0

I am trying to break a numpy array into chunks with a fixed size and pad the last one with 0. For example: [1,2,3,4,5,6,7] into chunks of 3 returns [[1,2,3],[4,5,6],[7,0,0]].

The function I wrote is:

def makechunk(lst, chunk):
    result = []
    for i in np.arange(0, len(lst), chunk):
        temp = lst[i:i + chunk]
        if len(temp) < chunk:
            temp = np.pad(temp, (0, chunk - len(temp)), 'constant')
        result.append(temp)
    return result

It works but when dealing with large size array it is very slow. What is a more numpy-ish and vectorized way of doing it?

Szymon Maszke
  • 22,747
  • 4
  • 43
  • 83
J_yang
  • 2,672
  • 8
  • 32
  • 61

4 Answers4

3

Using the function resize() should do what you need :

l = np.array([1,2,3,4,5,6,7])
l.resize((3,3), refcheck=False)

(Edit: mea culpa, monday problem with reasignation)

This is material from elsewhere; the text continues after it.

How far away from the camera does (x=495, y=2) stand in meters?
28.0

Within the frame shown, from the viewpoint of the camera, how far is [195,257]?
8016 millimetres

@J: Resize boost the speed by about 5 times for np.arange(0,44100) into chunks of 512.

import math
def makechunk4(lst, chunk):
    l = lst.copy()
    l.resize((math.ceil(l.shape[0]/chunk),chunk), refcheck=False)
    return l
  • 3
    Don't assign it back. Unlike `numpy.resize`, `numpy.ndarray.size` returns `None`, as it is an in-place operation. – Chris Apr 01 '19 at 09:43
  • This returns None though – J_yang Apr 01 '19 at 09:43
  • @J_yang would be curious to know if the resize function if efficient with large size array? – Cedric Poulet Apr 01 '19 at 09:49
  • 1
    @CedricPoulet well, a little late to the party (and not the fastest code typer from what I see) but you can find time measurements of your approach below. – Szymon Maszke Apr 01 '19 at 09:58
  • 1
    @CedricPoulet I modified and tested your code: import math def makechunk4(lst, chunk): l = lst.copy() l.resize((math.ceil(l.shape[0]/chunk),chunk), refcheck=False) l.reshape(l.shape[0] * l.shape[1]) return l It is now about 5 times faster with an array of 44100 into chunk of 512 blocks. Many thanks. You can modify your answer to the code above and I will select as the best answer. :) – J_yang Apr 01 '19 at 10:16
  • @CedricPoulet and @J_yang does it return the correct answer? It returns one dimensional array while you wanted to split it. Shouldn't `l = l.reshape(l.shape[0] * l.shape[1])` be `l = l.reshape(chunk, -1)`? It would return `chunk x padded_elements` matrix this way. – Szymon Maszke Apr 01 '19 at 10:36
  • 1
    To be honest, it's not really clear what does J_yang want as an output. The reshape that he added flattern the matrix, I guess that's the output he was looking for (with the reshape, it could have just been an addition of zero at the end, so I think it's not really what he want..). But the problem was more about the way to split the data that the output. I let him judge what he need exactly. – Cedric Poulet Apr 01 '19 at 12:21
3

Time comparison of @Cedric Poulet's (all kudos to him, see his answer) solution (with added array splitting so it returns the result as desired) with another numpy approach I thought about at first (create array of zeros and insert data in-place):

import time

import numpy as np

def time_measure(func):
    def wrapper(*args, **kwargs):
        start = time.time()
        result = func(*args, **kwargs)
        stop = time.time()
        print(f"Elapsed time: {stop-start}")
        return result

    return wrapper


@time_measure
def pad_and_chunk(array, chunk_size: int):
    padded_array = np.zeros(len(array) + (chunk_size - len(array) % chunk_size))
    padded_array[: len(array)] = array
    return np.split(padded_array, len(padded_array) / chunk_size)


@time_measure
def resize(array, chunk_size: int):
    array.resize(len(array) + (chunk_size - len(array) % chunk_size), refcheck=False)
    return np.split(array, len(array) / chunk_size)

@time_measure
def makechunk4(l, chunk):
    l.resize((math.ceil(l.shape[0] / chunk), chunk), refcheck=False)
    return l.reshape(chunk, -1)


if __name__ == "__main__":
    array = np.random.rand(1_000_000)

    ret = pad_and_chunk(array, 3)
    ret = resize(array, 3)
    ret = makechunk4(array, 3)

EDIT-EDIT

Gathering all possible answers it is indeed the case that np.split is horribly slow when compared to reshape.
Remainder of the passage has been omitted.